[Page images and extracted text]
________
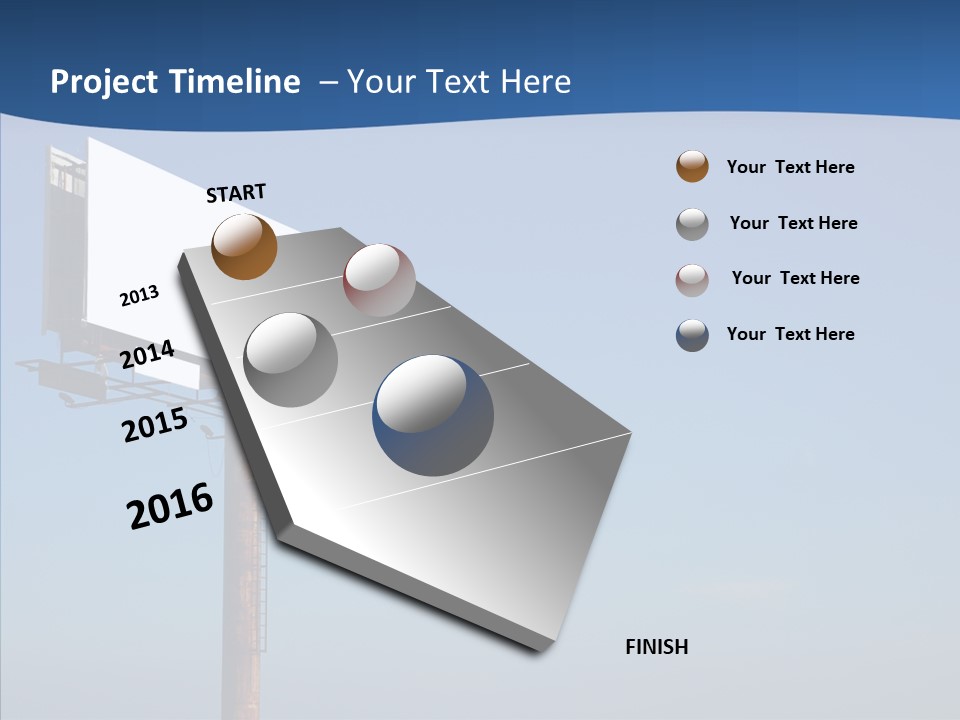 Project Timeline – Your Text Here

START

2013

2014

2015

2016

FINISH

Your Text Here

Your Text Here

Your Text Here

Your Text Here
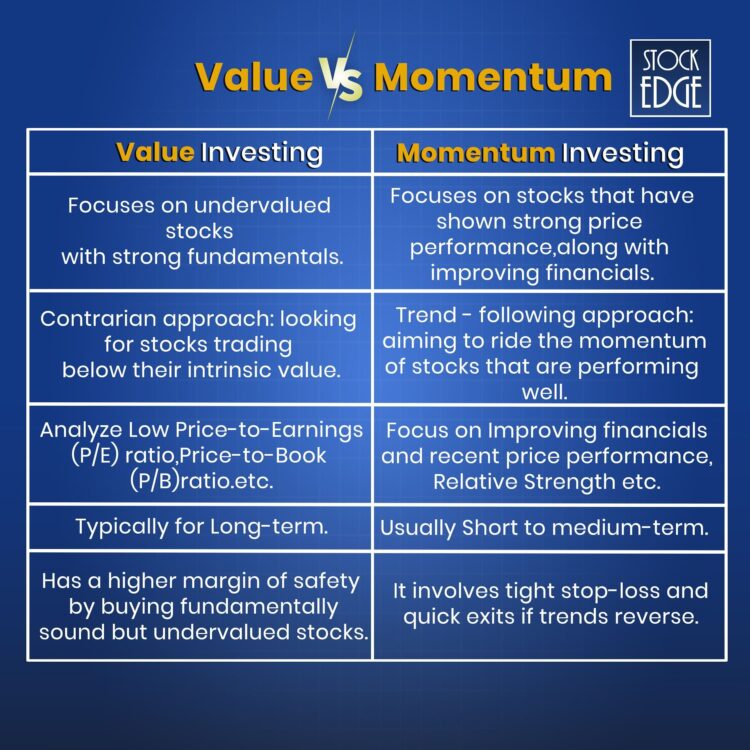 Value VS Momentum

STOCK EDGE

| Value Investing | Momentum Investing |
|---|---|
| Focuses on undervalued stocks with strong fundamentals. | Focuses on stocks that have shown strong price performance,along with improving financials. |
| Contrarian approach: looking for stocks trading below their intrinsic value. | Trend - following approach: aiming to ride the momentum of stocks that are performing well. |
| Analyze Low Price-to-Earnings (P/E) ratio,Price-to-Book (P/B)ratio.etc. | Focus on Improving financials and recent price performance, Relative Strength etc. |
| Typically for Long-term. | Usually Short to medium-term. |
| Has a higher margin of safety by buying fundamentally sound but undervalued stocks. | It involves tight stop-loss and quick exits if trends reverse. |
________
Please write out every entry exactly, but skip the pictures.

 Project Timeline – Your Text Here

START

2013

2014

2015

2016

FINISH

Your Text Here

Your Text Here

Your Text Here

Your Text Here
 Value VS Momentum

STOCK EDGE

| Value Investing | Momentum Investing |
|---|---|
| Focuses on undervalued stocks with strong fundamentals. | Focuses on stocks that have shown strong price performance,along with improving financials. |
| Contrarian approach: looking for stocks trading below their intrinsic value. | Trend - following approach: aiming to ride the momentum of stocks that are performing well. |
| Analyze Low Price-to-Earnings (P/E) ratio,Price-to-Book (P/B)ratio.etc. | Focus on Improving financials and recent price performance, Relative Strength etc. |
| Typically for Long-term. | Usually Short to medium-term. |
| Has a higher margin of safety by buying fundamentally sound but undervalued stocks. | It involves tight stop-loss and quick exits if trends reverse. |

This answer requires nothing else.